Reflexioné antes de contestar.

—Bien —admití.

—¿Has estado enferma?

—No, pero es que casi nunca lo estoy.

—¿Has notado algún aumento de energía?

—¡Sólo cuando no me la chupas tú! —dije con acidez, pero noté que mis labios se curvaban hacia arriba dibujando una incipiente sonrisa.

—¿Te sientes más fuerte?

—Pues… supongo que sí —por primera vez caí en la cuenta de lo extraordinario que resultaba haber cargado yo sola con una butaca nueva la semana anterior.

—¿Te ha sido más fácil controlar tu poder?

—Sí, eso sí que lo he notado —lo había achacado a una mayor relajación.

—Si bebes de mí esta noche, mañana tendrás más recursos.

—Pero tú estarás más débil.

—Si no tomas mucho, podré recuperarme durante el día mientras duermo. Y puede que mañana tenga que buscar a alguien más de quien beber, antes de que salgamos para allá.

Mi rostro reflejó dolor. Sospechar que lo hacía y saberlo eran dos cosas muy diferentes.

—Sookie, es por nosotros. Nada de sexo con otras personas, te lo prometo.

—¿De verdad crees que todo esto es necesario?

—Puede que lo sea. Como mínimo es útil, y eso ya es mucho.

—Venga, vale. ¿Qué hay que hacer? —sólo conservaba recuerdos muy difusos de la noche de la paliza, de lo cual me alegraba mucho.

Me miraba con curiosidad. Tuve la vaga impresión de que la situación le hacía gracia.

—¿No te excita, Sookie?

—¿El qué? ¿Beber tu sangre? Discúlpame, pero no me pone nada.

Sacudió la cabeza como si no pudiera entenderlo.

—Me había olvidado —se limitó a decir—, me olvido a veces de que no somos iguales. ¿Qué será: cuello, muñeca o ingle?

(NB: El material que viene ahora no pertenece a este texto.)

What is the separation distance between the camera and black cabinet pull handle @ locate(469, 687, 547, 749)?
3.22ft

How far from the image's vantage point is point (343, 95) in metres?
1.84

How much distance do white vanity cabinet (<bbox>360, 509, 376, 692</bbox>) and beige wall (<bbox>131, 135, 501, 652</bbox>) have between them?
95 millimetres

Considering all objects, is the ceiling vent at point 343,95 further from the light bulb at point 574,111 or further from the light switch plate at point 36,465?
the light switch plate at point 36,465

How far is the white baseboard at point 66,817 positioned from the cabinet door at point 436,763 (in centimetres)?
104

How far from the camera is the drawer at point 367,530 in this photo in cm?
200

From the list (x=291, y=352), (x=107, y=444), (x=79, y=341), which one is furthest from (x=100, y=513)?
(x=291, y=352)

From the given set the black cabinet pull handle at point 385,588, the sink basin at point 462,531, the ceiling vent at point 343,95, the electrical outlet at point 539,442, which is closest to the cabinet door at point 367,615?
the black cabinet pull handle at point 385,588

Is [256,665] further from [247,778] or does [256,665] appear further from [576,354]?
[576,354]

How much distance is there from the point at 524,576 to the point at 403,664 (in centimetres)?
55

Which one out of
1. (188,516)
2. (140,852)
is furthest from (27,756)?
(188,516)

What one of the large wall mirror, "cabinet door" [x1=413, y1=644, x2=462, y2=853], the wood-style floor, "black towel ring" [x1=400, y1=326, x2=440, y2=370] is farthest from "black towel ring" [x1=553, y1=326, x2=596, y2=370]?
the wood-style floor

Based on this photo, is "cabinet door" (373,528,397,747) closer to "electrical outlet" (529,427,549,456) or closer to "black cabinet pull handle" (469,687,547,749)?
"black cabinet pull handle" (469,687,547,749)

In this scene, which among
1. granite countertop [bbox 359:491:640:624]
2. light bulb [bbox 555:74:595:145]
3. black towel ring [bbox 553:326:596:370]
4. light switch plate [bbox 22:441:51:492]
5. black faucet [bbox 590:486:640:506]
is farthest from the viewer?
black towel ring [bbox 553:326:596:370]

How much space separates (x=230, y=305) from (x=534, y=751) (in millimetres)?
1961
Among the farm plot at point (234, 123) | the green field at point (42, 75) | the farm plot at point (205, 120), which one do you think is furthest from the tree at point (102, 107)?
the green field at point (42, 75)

—Ingle no —me apresuré a decir—. No sé, Bill, ¡qué asco! Lo que sea.

—Cuello —dijo él—. Ponte encima de mí, Sookie.

—Eso es como el sexo.

—Es la forma más fácil.

Me puse a horcajadas sobre él y fui acercándome poco a poco. Resultaba muy extraño; era una postura que tan sólo usábamos para hacer el amor.

—Muerde, Sookie —susurró.

—¡No puedo! —exclamé.

—Muerde o tendré que coger un cuchillo.

—Mis dientes no son tan afilados como los tuyos.

—Créeme, lo serán más que suficiente.

—Te voy a hacer daño.

Se rió en silencio; sentí que su pecho se agitaba debajo de mí.

—Maldita sea —respiré muy hondo, me armé de valor y le mordí el cuello. Apreté con todas mis fuerzas porque no tenía sentido alargar aquello. Saboreé el gusto metálico de la sangre. Bill gimió suavemente y sus manos acariciaron mi espalda y se deslizaron más abajo. Sus dedos me encontraron.

Di un respingo de sorpresa.

—Bebe —dijo con la voz ronca, y yo aspiré con fuerza. Volvió a gemir, más alto, más profundo; y sentí que se apretaba contra mí. Me invadió una suerte de locura y me aferré a él como una lapa. Me penetró y comenzó a moverse. Sus manos se clavaron en mis caderas. Bebí y tuve visiones; visiones de cuerpos blancos sobre fondo negro. Figuras que se elevaban del suelo con un solo anhelo; la emoción de la persecución a través del bosque, los jadeos de la presa, su excitante miedo… La caza, el resonar de las atropelladas pisadas, el febril palpitar de la sangre en las venas del fugitivo…

Bill emitió un sonido estrangulado y se descargó en mi interior. Aparté la cabeza de su cuello y una corriente de voluptuosidad me arrastró hasta el océano.

Para estarle ocurriendo a una camarera telépata del norte de Luisiana, no estaba nada mal.